**Listed records**.
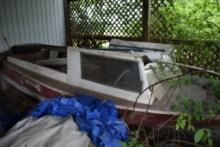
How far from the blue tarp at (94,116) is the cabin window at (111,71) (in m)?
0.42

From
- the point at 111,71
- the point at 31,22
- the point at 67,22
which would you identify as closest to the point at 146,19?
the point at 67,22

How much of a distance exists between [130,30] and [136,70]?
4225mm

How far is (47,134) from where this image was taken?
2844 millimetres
==
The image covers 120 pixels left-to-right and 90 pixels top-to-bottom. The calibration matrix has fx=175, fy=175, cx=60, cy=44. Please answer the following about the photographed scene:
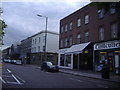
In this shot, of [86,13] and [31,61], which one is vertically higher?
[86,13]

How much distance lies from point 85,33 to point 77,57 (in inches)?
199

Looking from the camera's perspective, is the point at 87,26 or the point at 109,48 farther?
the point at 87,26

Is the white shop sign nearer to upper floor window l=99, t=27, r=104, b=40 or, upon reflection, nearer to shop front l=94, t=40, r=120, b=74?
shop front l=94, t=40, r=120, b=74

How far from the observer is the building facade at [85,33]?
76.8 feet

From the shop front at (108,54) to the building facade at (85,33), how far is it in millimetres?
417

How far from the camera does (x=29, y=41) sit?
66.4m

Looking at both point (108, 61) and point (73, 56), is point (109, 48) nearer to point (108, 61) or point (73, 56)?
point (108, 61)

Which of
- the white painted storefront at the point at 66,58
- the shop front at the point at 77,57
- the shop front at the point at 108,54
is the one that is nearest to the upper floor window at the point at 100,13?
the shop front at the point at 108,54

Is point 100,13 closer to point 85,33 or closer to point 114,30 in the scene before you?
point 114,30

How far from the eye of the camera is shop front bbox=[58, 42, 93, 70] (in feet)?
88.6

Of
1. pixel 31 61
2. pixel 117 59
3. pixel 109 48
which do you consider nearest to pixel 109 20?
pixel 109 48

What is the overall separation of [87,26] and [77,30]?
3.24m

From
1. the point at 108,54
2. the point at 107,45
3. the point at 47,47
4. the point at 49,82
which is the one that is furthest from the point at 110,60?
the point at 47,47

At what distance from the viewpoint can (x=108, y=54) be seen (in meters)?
...
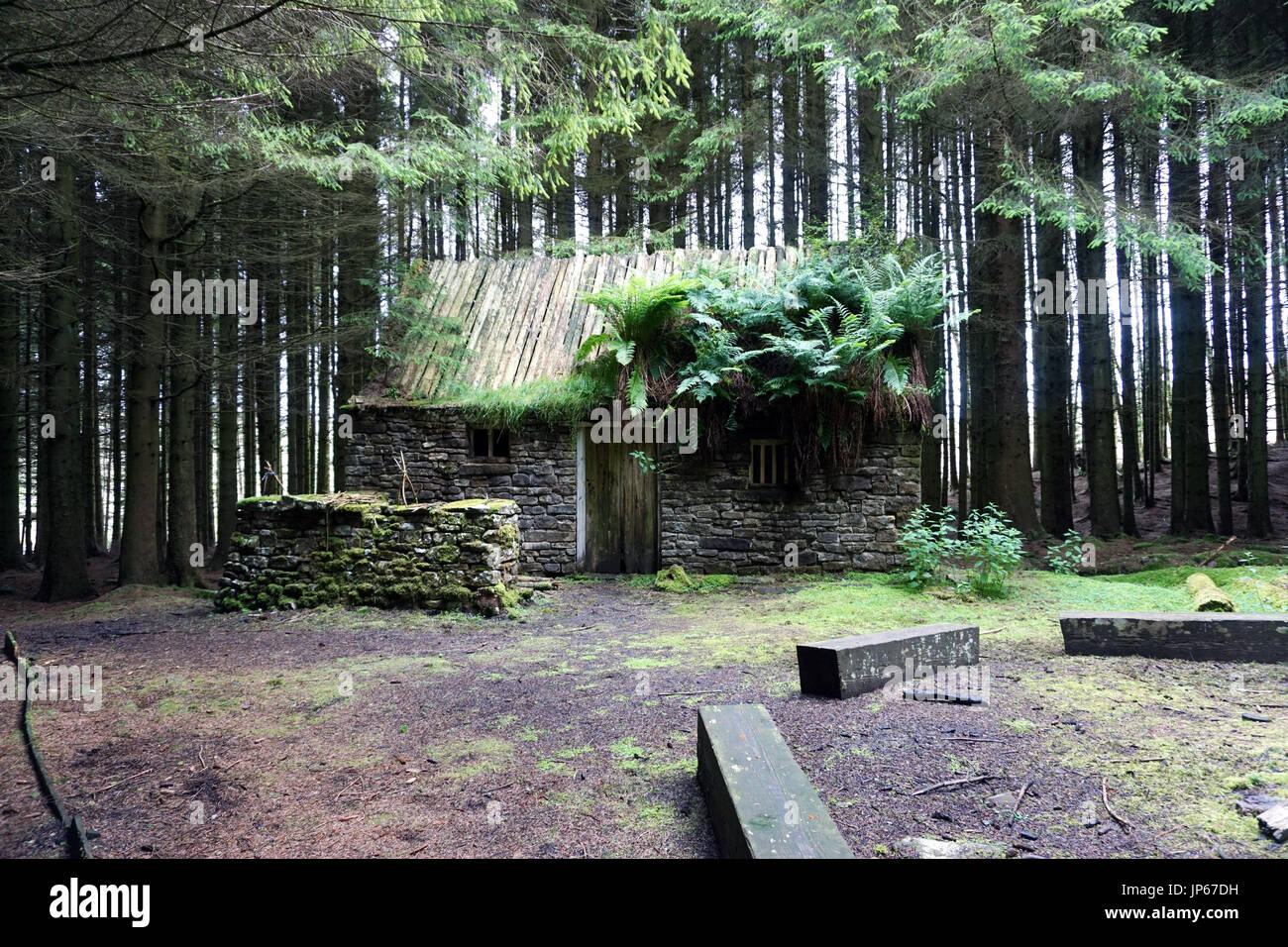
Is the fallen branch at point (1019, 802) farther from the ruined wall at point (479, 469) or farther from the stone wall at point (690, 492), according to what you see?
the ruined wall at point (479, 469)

**What is required**. Update the rows starting at the line containing "How much of" and ending at the line containing "2844 millimetres", changing "distance" to "separation" and keeping everything else the same.

**Task response**.
How much of a separation exists between [130,30] and [136,70]?
4225mm

How far is (47,134) from where this image was taken?
2844 millimetres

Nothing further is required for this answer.